▸ Stated task
Answer these questions from the text below about the poet's arrest:
(a) On what date was Ashraf first arrested?
(b) What sentence was he given on 30 April 2014?
(c) What was he denied throughout the whole process?

▸ Selected text
Arrested for poetry and pictures on his phone

      Ashraf was initially arrested on 6 August 2013 following a complaint registered against him by another Saudi citizen, who said that the poet was promoting atheism and spreading blasphemous ideas among young people. Ashraf was released the following day, but then rearrested on 1 January 2014, when he was charged with apostasy – he had supposedly questioned religion and spread atheist thought with his poetry. He was at the same time charged with violating the country’s Anti-Cyber Crime Law for allegedly taking and storing photos of women on his phone.
      On 30 April 2014, Ashraf was sentenced to four years in prison and 800 lashes for the charges relating to images of women on his phone. The General Court accepted Ashraf’s apology for the charges of apostasy and found the punishment to be satisfactory.
     However, the court of appeal recommended that Ashraf should still be sentenced for apostasy, and his case was sent back to the General Court, which in turn sentenced him to death for apostasy.
     Throughout this whole process, Ashraf was denied access to a lawyer – a clear violation of international human rights law, as well as Saudi Arabia’s national laws.

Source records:

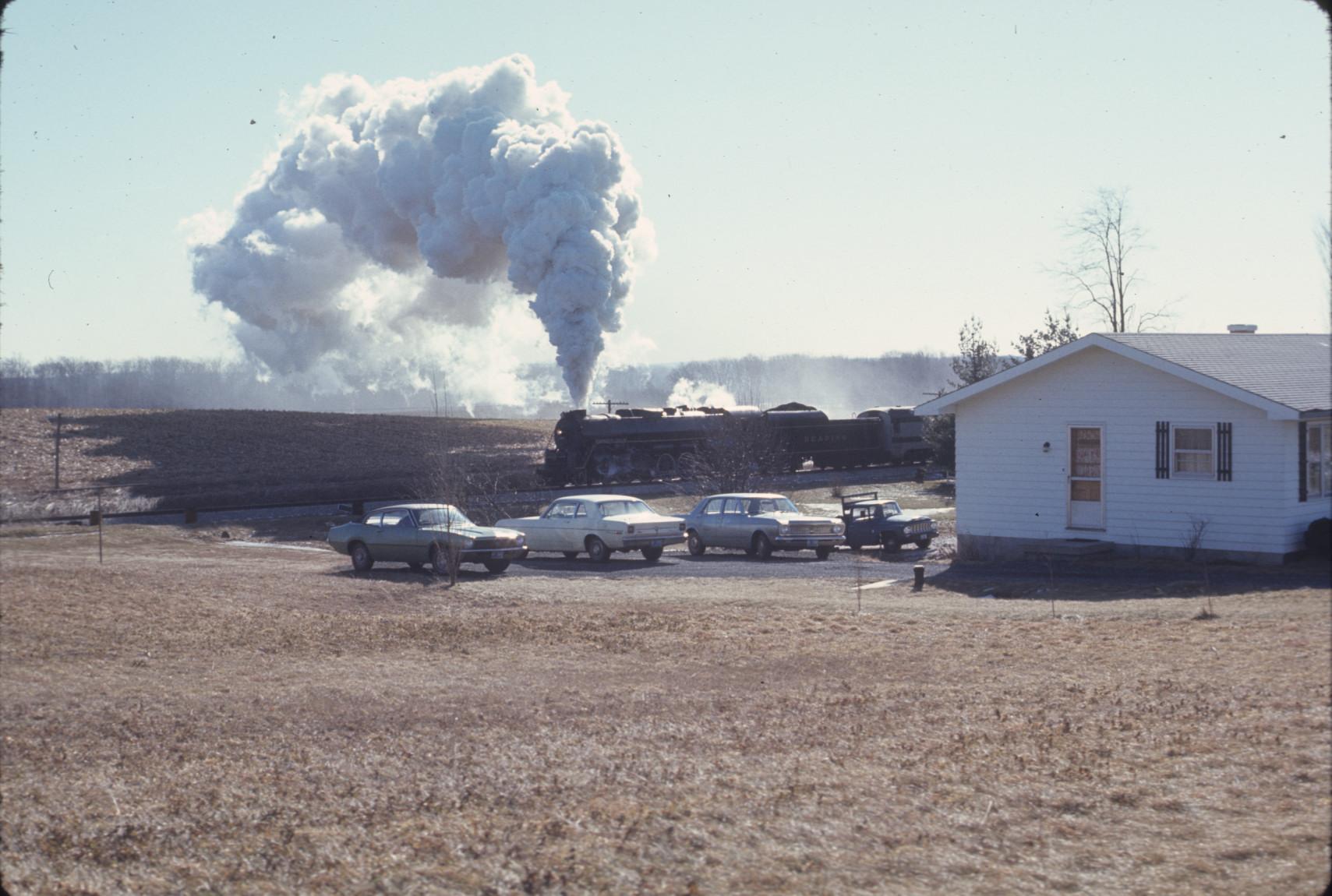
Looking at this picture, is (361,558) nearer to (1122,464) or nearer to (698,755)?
(1122,464)

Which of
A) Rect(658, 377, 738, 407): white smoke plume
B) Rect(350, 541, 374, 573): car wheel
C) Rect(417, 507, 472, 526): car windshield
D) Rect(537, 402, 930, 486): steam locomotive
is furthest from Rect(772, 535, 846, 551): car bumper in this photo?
Rect(658, 377, 738, 407): white smoke plume

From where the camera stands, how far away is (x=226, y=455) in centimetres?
5266

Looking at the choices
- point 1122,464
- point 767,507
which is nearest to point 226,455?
point 767,507

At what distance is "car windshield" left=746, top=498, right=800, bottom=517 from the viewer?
24.8 m

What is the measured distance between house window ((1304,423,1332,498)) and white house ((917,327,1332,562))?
1 centimetres

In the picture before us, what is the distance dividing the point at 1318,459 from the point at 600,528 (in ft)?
62.0

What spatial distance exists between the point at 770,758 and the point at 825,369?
16364 centimetres

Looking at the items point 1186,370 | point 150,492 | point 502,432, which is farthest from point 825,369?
point 1186,370

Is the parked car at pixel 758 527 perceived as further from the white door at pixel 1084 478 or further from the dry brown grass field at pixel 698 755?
the dry brown grass field at pixel 698 755

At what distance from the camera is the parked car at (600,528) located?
78.2 feet

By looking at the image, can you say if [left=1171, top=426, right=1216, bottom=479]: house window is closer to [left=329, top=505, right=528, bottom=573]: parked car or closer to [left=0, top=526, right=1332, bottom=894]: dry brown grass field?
[left=0, top=526, right=1332, bottom=894]: dry brown grass field

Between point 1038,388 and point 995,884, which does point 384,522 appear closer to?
point 1038,388

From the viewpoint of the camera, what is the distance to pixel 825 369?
170125mm

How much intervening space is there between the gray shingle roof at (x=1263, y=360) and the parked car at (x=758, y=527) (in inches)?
443
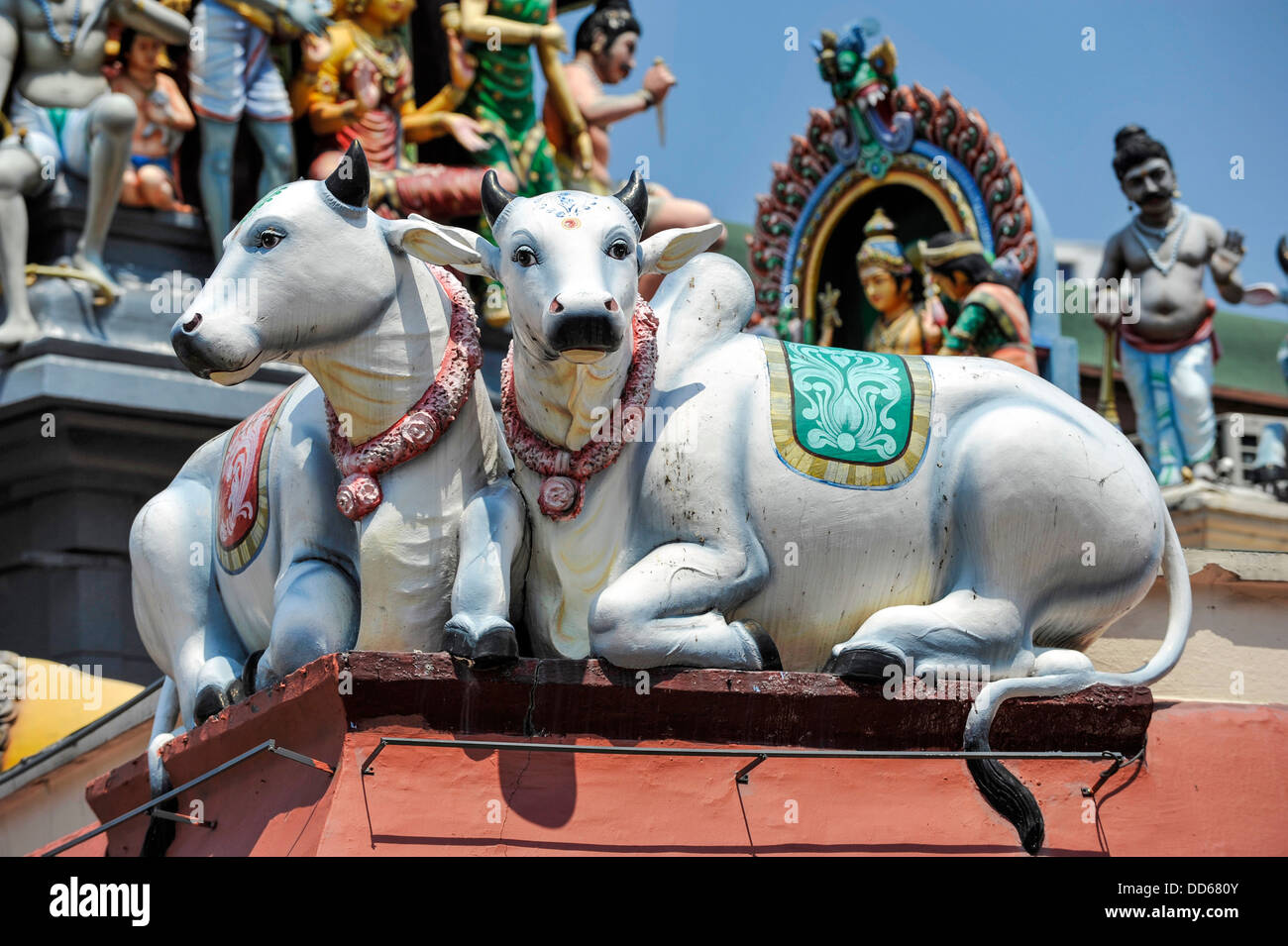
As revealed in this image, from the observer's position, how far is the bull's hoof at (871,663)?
17.2ft

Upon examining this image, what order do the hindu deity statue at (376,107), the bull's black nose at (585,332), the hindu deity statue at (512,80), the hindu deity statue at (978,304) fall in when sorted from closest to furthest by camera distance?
the bull's black nose at (585,332)
the hindu deity statue at (978,304)
the hindu deity statue at (376,107)
the hindu deity statue at (512,80)

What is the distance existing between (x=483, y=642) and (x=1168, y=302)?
919cm

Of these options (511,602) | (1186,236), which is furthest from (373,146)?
(511,602)

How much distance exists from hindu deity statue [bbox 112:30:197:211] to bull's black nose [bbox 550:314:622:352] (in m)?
8.75

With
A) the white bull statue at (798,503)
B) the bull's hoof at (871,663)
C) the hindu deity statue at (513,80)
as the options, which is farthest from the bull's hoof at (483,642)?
the hindu deity statue at (513,80)

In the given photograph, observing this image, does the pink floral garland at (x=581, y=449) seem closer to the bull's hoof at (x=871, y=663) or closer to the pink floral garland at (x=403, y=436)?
the pink floral garland at (x=403, y=436)

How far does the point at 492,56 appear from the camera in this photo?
15039 mm

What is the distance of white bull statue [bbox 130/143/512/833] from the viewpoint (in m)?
5.33

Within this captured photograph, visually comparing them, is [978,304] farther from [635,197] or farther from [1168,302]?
[635,197]

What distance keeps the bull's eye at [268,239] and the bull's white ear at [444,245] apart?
1.03 ft

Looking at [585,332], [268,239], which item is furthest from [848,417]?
[268,239]

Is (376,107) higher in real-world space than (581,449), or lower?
higher

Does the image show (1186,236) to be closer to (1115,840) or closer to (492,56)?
(492,56)

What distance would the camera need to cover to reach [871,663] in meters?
5.23
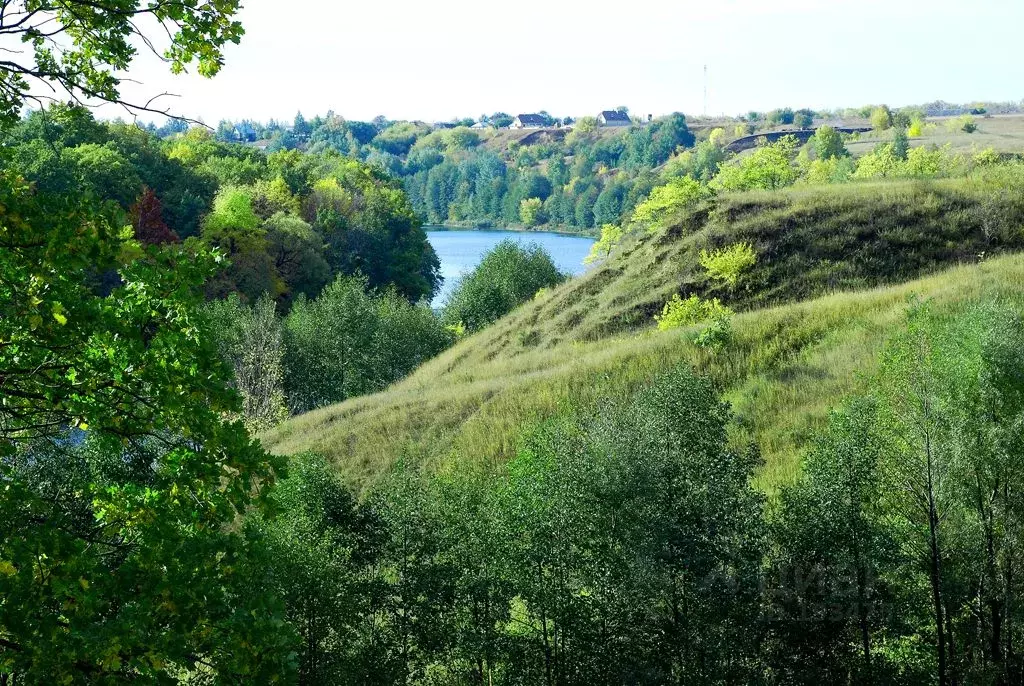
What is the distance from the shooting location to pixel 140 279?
7312 millimetres

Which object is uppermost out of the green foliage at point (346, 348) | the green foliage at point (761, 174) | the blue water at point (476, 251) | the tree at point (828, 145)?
the tree at point (828, 145)

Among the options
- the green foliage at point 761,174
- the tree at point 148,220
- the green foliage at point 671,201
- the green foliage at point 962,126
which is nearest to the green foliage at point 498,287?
the green foliage at point 671,201

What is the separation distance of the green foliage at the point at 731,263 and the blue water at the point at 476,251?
6418 centimetres

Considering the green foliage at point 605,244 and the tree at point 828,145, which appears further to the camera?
the tree at point 828,145

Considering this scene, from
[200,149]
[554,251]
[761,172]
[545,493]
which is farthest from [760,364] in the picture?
[554,251]

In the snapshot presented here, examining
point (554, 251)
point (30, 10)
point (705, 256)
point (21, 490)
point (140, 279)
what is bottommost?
point (554, 251)

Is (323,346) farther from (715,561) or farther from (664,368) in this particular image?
(715,561)

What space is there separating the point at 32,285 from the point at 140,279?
746 millimetres

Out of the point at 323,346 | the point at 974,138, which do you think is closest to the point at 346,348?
the point at 323,346

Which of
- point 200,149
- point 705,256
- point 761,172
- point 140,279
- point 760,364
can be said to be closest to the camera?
point 140,279

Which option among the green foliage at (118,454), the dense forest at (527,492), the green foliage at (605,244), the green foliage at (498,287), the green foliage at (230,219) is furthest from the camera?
the green foliage at (605,244)

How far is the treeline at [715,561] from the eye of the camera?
16359 mm

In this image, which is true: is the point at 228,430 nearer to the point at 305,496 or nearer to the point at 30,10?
the point at 30,10

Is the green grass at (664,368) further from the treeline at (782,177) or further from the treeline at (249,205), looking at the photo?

▸ Expected answer
(a) 6 August 2013
(b) Four years in prison and 800 lashes
(c) Access to a lawyer